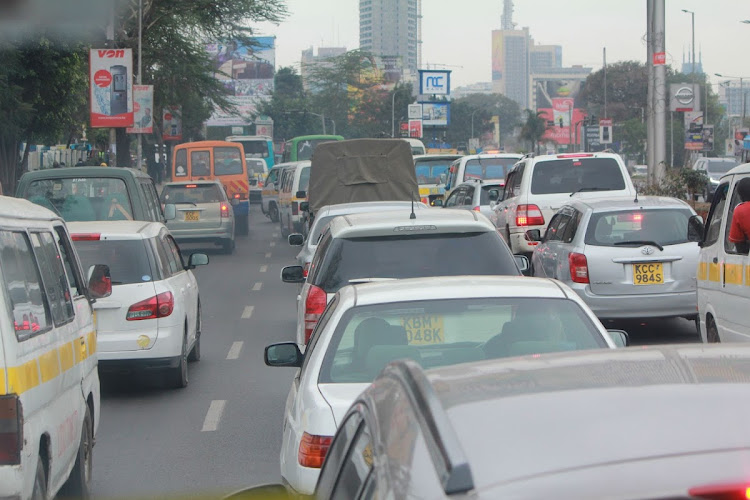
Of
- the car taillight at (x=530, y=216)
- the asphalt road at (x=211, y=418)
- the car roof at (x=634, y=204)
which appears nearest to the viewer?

---

→ What is expected:
Copy out all the records above word for word, without the pictures.

→ Answer to the exercise:
Of
- the car taillight at (x=530, y=216)
- the asphalt road at (x=211, y=418)
- the car roof at (x=634, y=204)
which appears nearest to the viewer?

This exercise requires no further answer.